Neither Danish nor Piacquadio would comment on sales figures, although industry sources estimated that each door would do about $1.5 million in 2000.
The company has its own 75-stockkeeping-unit retail skin care line as well as carrying several other retail lines, including Phytologie hair care products and Nailtiques nail care products.
“Good skin is a lifestyle choice,” said Piacquadio. “We try to give our clients the tools for the best possible outcome.”

PERLIER KELEMATA: Perlier Kelemata has delivered a little “Armonie Naturali” to the U.S. In February, the Italian cosmetics names opened their first store here at 436 West Broadway in SoHo.
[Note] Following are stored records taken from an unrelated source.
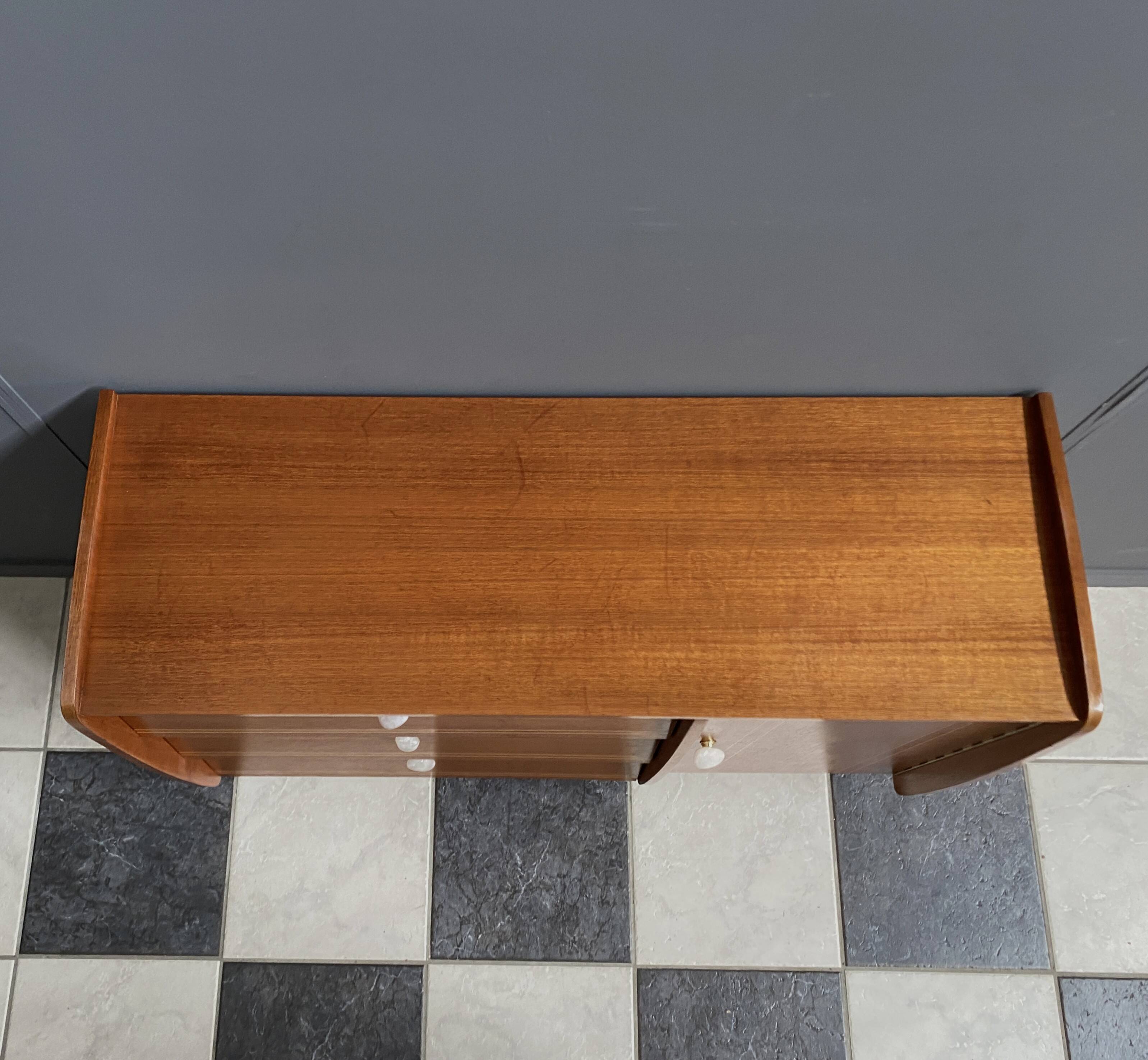 1960s wood Schoe cabinet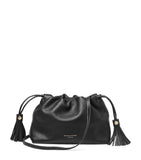Aspinal of London Soho large leather cross-body pouch, imported from the UK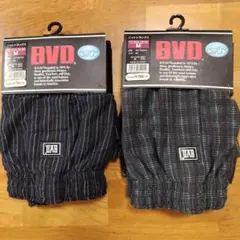 B.V.D.　ニットトランクス　Mサイズ　2枚セット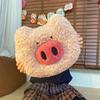 Plush Pig Cute Toy Cushion With Dual Texture For Home Office Gift Doll Kids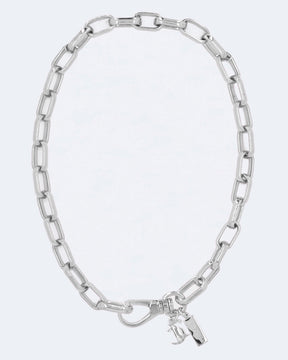 Zoi Charm Necklace Silver - Juicy Couture Scandinavia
The clean, white space is designed to be relaxing and “open to a new dimension of harmony.”
The 600-square-foot shop sells both Perlier and Kelemata toiletries and skin care, as well as the Victor men’s and women’s fragrance lines. In all, some 350 to 400 different items will be carried.
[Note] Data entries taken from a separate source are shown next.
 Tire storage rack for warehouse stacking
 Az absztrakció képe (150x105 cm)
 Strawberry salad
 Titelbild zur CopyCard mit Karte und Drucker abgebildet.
Perlier products include the famous Natural Recipes line, with its Vanilla, White Almond and Honey flavors, as well as three facial treatment lines for all sensitive and oily and all skin types. Also, look for the Perlier makeup line later this year.
Kelemata offerings include soy-based facial treatment and Aquatherapy, as well as Eye Lab and Lip Lab.
Executives at the company declined to comment on a sales target for the store, but sources say that it could generate more than $500,000 in 2000.

STUDIO 500 AT FRED SEGAL ESSENTIALS: Fred Segal Essentials, the Santa Monica beauty emporium known for its vast assortment of hip products and high level of service, is expanding.
The store has added another 3,300 square feet of space that will be devoted to color cosmetics and makeup-oriented products. The lines available in the new area, called Studio 500, will include Nars, Stila, Make Up For Ever, Body & Soul, Laura Mercier, T. LeClerc, Urban Decay and Tony & Tina.
The products are merchandised in an open-sell set-up, and the area is staffed by professional makeup artists and estheticians. The team of makeup artists will carefully school customers in the “tools of the trade,” so that they can replicate their makeup at home.
Studio 500 will also have treatment rooms in the back, and a variety of services will be available, such as hand massage, foot reflexology, paraffin treatments, spa manicures and pedicures, eyebrow waxing and lash tinting.
The area will have an industrial feel.
At the same time that Studio 500 is being built out, the rest of the Fred Segal Essentials will be renovated.
The skin treatment area is being revamped and expanded, and new lines include Dr. Spiller, Sundari and Therapy Systems.
Robin Coe-Hutshing, owner and director of Fred Segal Essentials, said that with the expansion, beauty sales should spike between 30 percent and 35 percent.